To minimize the possibility of developing neurodegenerative diseases, common sense dictates that precautionary measures should be taken to reduce the risk of development of such prevailing neurological defects. “Chronic stress destroys your happiness and peace of mind, it wears you down mentally and emotionally, and saps the joy from life,” causing side effects such as excessive worry and fear, mood swings, crying spells, or suicidal thoughts, trouble concentrating and learning new information, feeling overwhelmed, forgetfulness, mental confusion, and difficulty in making decisions. Foods such as blueberries, grapes, nuts, and beans are well known for their antioxidant composition. However, an increasingly preeminent antioxidant complex known as Oligomeric Proanthocyanidins (OPC’s) are plant derivative bioflavonoids that support practically all metabolic systems in the body by acting as “free radical scavengers” (“What is OPC?”).
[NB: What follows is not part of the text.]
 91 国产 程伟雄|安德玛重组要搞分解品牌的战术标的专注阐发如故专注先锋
Their ability to counteract free radical damage in the brain supersedes that of natural antioxidants found in foods. Unfortunately, OPC’s are “not usually found in our daily diets in quantities approaching therapeutic value, and the amount present in raw food is often destroyed during cooking” (“What is OPC?”). There are, however, supplemental OPC antioxidants which deliver the most powerful response to oxidative stress damage in the body, “supporting the circulatory system and strengthening the capillaries, protection against free-radical damage caused by exposure to certain drugs, environmental contaminants, and ionizing radiation” (“Isotonix OPC-3 *Super Antioxidant*”). Cortisol, additionally, “creates a surplus of the neurotransmitter glutamate,” stimulating the production of free radicals which “actually punch holes in the brain cell walls, causing them to rupture and die” (Alban). Therefore, to counteract this damage in the brain, antioxidant supplements, such as Oligomeric Proanthocyanidins, should be taken in order to reduce potential destruction.
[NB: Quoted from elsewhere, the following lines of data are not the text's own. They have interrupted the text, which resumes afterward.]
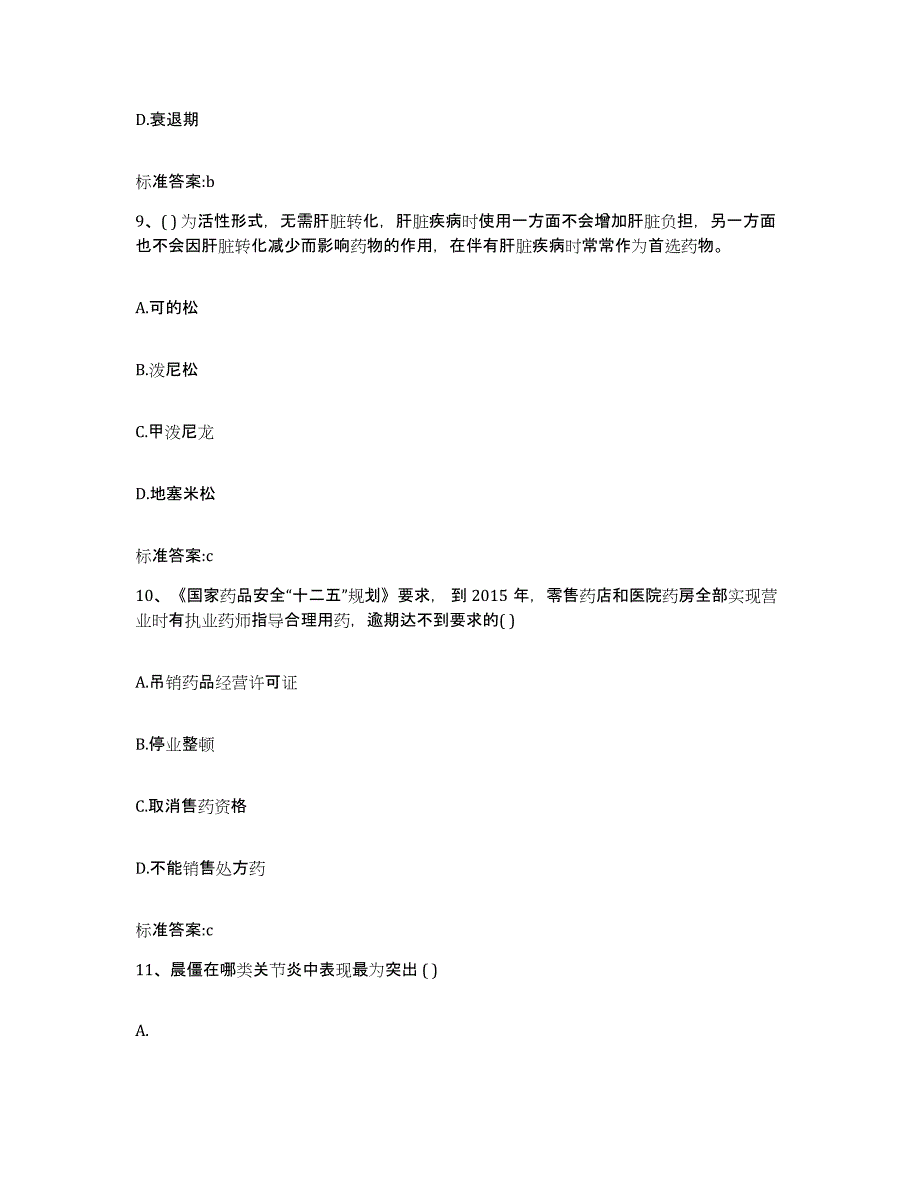 D.衰退期

标准答案:b

9、( ) 为活性形式，无需肝脏转化，肝脏疾病时使用一方面不会增加肝脏负担，另一方面也不会因肝脏转化减少而影响药物的作用，在伴有肝脏疾病时常常作为首选药物。

A.可的松

B.泼尼松

C.甲泼尼龙

D.地塞米松

标准答案:c

10、《国家药品安全“十二五”规划》要求，到 2015 年，零售药店和医院药房全部实现营业时有执业药师指导合理用药，逾期达不到要求的( )

A.吊销药品经营许可证

B.停业整顿

C.取消售药资格

D.不能销售处方药

标准答案:c

11、晨僵在哪类关节炎中表现最为突出 ( )

A.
Others may argue that stress is a natural bodily occurrence, and that those trying to manage it are simply attempting to avoid the unavoidable. Trials have indicated that one type of antioxidant, beta-carotene, can actually be detrimental to the body in large doses. In an article in the Harvard School for Public Health Journal, the author sites a beta-carotene trial for men in Finland. The results were unexpected, as “the trial was stopped early when researchers saw a significant increase in lung cancer among those taking the supplement compared to those taking the placebo” (“Antioxidants”). However, while it is true that beta-carotene has adverse effects in exaggerated doses, it does not necessarily mean that all other antioxidants do as well. Supplements can be purchased that are tailored to any patient specific dietary needs, excluding beta-carotene and any other undesired nutrient. Overall, it can be evidently seen that antioxidant supplements are necessary to reverse the damages caused by oxidative stress in the body. If everyone were to take such supplements, there would most likely be a much smaller percentage of the population suffering from neurodegenerative diseases and mental disorders such as Alzheimer’s, dementia, MS, anxiety, and depression. If those adolescents struggling with stress do not begin to replenish their antioxidants artificially, they could be setting themselves on a path of irreversible destruction in the body that could cause them to regret later in life.